Can we secure the passphrase itself?
It turns out that we can and it’s not even too difficult. On November 1979, MIT Cryptography Professor Adi Shamir, also known as the “S” in RSA (the first public key encryption protocol), published an iconic article named “How to Share a Secret”. In this article he introduced a (relatively) simple method for protecting private keys, known as SSS. Unlike many of the newer cryptographic protocols, the math behind this elegant idea is rather simple.
Like almost any other cryptographic algorithm, SSS also translates the problem into mathematics. We know that between two points there is only one straight line. Therefore, if we choose three points on the same line, any two of these points can reproduce the line - providing the scaffolding for a 2 out of 3 secret sharing. Using the same principals and using higher degree polynomials, we can easily extend this to any “k” pieces out of a total of “n” pieces generated from a given passphrase.
Given SSS, all we need to do is somehow convert the existing account passphrase into an integer number, which of course can be very long, then feed it into SSS to generate three secrets, which are roughly the same length, any two of them can reproduce the original passphrase, but one alone is useless.
To reproduce the passphrase, we feed any two of the secrets into SSS to receive back the numeric representation of the passphrase, which we then convert back to the original passphrase.
Assuming you split your passphrase into three pieces you can use it as follows:
- Client side redundancy — place one piece in cold storage, one in a password manager, and the 3rd stored in your wallet account settings. Instead of typing, or more likely copy/pasting the whole passphrase, you would need to only copy/paste the piece from the password manager. The browser will internally combine this with the piece in its account settings and into the original passphrase before using it. This protects against key loggers and copy/paste buffer exploits since an attacker would also need to compromise the browser’s local storage to get the 2nd piece. Additionally, if you lose one of the pieces, for example due to a disk failure, you can still use the 3rd one from the cold storage to reproduce the passphrase.
- Node security — place one piece in cold storage, one in a password manager, and the 3rd stored in your node’s configuration file. Instead of submitting the whole passphrase to the server, you can now submit only the piece from the password manager. The node itself will combine this piece with the one in its configuration to reproduce the passphrase. This protects against eavesdropping of your communication and against exploits that access your remote node file system without taking full control of your node itself.

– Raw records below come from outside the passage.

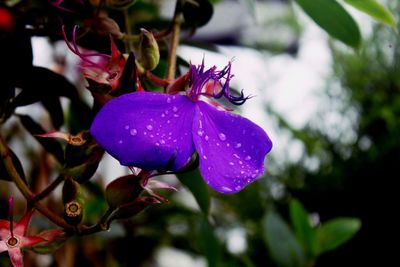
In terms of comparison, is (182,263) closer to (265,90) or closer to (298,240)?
(265,90)

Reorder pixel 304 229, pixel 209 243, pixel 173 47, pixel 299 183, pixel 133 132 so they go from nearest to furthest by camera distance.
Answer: pixel 133 132, pixel 173 47, pixel 209 243, pixel 304 229, pixel 299 183

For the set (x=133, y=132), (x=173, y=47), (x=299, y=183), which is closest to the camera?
(x=133, y=132)

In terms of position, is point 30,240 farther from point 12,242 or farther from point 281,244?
point 281,244

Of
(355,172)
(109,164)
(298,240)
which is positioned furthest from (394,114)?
(109,164)

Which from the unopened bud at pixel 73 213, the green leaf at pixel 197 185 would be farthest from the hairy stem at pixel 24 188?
the green leaf at pixel 197 185

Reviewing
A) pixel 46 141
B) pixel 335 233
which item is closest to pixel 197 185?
pixel 46 141

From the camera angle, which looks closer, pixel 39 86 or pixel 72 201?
pixel 72 201

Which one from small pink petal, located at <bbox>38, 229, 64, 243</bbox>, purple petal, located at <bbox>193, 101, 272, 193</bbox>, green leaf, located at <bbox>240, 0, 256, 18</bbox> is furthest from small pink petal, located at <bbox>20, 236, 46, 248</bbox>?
green leaf, located at <bbox>240, 0, 256, 18</bbox>
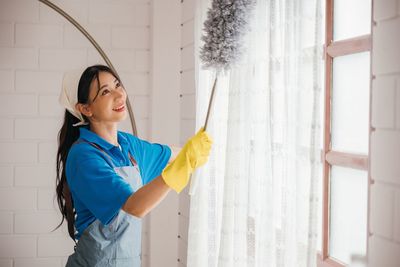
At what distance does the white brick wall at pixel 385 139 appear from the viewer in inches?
57.2

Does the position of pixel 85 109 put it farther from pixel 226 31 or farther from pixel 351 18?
pixel 351 18

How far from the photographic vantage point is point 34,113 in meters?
3.21

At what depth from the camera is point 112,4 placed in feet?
10.8

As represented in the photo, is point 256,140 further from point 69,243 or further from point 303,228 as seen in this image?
point 69,243

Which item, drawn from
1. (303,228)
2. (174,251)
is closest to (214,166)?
(303,228)

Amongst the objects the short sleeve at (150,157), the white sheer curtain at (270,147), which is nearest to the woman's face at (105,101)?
the short sleeve at (150,157)

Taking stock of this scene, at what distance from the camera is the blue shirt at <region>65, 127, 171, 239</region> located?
181 centimetres

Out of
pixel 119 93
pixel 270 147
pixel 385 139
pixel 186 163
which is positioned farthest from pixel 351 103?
pixel 119 93

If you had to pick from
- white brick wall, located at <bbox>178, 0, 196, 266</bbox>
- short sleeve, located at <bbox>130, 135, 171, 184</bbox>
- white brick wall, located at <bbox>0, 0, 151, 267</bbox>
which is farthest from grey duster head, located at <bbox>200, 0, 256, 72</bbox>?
white brick wall, located at <bbox>0, 0, 151, 267</bbox>

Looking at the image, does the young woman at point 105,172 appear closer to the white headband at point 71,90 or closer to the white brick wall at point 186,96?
the white headband at point 71,90

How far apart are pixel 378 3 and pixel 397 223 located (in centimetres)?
58

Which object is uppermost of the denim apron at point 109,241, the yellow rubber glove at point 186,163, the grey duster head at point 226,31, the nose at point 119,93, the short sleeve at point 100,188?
the grey duster head at point 226,31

But remember, if an attacker takes full control of your node or tricks you into connecting to a malicious remote node, no amount of cryptography or advanced architecture can help.

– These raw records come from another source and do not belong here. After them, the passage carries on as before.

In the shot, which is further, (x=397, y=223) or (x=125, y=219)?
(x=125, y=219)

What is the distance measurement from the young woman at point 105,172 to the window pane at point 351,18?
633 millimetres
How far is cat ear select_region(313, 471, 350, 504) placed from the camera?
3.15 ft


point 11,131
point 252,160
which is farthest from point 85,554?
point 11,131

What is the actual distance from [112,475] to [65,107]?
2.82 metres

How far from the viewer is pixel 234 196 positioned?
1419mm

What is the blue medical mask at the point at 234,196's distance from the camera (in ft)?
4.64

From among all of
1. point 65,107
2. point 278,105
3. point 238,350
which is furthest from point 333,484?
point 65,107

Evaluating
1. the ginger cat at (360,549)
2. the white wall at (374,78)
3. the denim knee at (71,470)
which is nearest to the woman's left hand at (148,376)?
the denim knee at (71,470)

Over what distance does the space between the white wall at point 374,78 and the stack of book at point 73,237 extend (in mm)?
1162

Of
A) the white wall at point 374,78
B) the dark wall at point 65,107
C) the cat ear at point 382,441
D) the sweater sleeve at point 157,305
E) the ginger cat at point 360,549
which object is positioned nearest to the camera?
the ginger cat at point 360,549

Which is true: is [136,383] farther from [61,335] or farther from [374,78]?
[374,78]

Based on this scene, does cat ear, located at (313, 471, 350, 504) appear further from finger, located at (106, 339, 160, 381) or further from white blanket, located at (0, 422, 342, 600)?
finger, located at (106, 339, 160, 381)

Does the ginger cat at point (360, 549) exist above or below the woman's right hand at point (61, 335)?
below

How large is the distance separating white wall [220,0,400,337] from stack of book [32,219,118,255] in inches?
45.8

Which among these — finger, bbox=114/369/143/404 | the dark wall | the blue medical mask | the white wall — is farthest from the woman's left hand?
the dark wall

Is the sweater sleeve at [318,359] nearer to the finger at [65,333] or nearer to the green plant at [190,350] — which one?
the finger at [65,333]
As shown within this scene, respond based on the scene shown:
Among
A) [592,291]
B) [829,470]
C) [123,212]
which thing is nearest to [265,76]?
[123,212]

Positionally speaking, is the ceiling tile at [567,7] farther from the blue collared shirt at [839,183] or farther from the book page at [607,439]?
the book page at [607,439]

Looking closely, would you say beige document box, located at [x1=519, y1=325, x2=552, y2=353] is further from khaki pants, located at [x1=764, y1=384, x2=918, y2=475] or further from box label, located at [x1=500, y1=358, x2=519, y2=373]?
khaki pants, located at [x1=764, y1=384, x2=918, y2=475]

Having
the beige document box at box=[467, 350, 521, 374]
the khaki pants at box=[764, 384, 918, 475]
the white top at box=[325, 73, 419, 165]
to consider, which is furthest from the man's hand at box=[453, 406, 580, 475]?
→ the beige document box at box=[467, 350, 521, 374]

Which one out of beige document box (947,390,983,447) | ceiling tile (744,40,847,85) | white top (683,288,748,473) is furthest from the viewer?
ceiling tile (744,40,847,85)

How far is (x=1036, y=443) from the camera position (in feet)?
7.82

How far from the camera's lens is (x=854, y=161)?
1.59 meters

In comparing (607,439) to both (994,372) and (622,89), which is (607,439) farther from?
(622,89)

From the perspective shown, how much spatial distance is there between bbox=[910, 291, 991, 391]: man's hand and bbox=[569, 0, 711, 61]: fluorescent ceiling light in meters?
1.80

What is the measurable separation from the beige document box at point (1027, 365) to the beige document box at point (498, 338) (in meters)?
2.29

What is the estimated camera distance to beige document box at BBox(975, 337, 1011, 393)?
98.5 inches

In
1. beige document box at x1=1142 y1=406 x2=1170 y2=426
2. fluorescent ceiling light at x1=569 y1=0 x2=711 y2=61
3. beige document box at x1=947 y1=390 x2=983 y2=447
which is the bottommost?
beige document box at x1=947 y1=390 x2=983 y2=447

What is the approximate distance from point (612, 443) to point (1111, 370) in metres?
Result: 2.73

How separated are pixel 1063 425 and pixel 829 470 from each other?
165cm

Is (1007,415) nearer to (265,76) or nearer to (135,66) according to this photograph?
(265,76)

- Internally, Ardor and Nxt derive the 256 bit account private/public keys from the passphrase. The account address is derived from the first 64 bit of the SHA256 hash of the public key converted using Reed-Solomon error correction code into the familiar ARDOR-* and NXT-* addresses.
- Conversion between a 12-word passphrase generated by the wallet into the 128 bit random number from which it was generated can be done using a reverse lookup of the indexes in the original words array. If instead you use a randomly generated character string passphrase, it can still be converted to a number, albeit much longer one. Either way, SSS of 2/3 can be used efficiently.
For example, using the 12 words passphrase: trail rather enter mass radio confuse jeans mix relax talk cease scary the word trail has index 931 in the 1626 words array. The resulting 12 array positions are concatenated in a special way to form the 128 bit number 24464197503848153035650162909985934977 from which the three secret pieces are derived and converted back to 12 words passphrase pieces. Any two of these pieces can reproduce the original passphrase.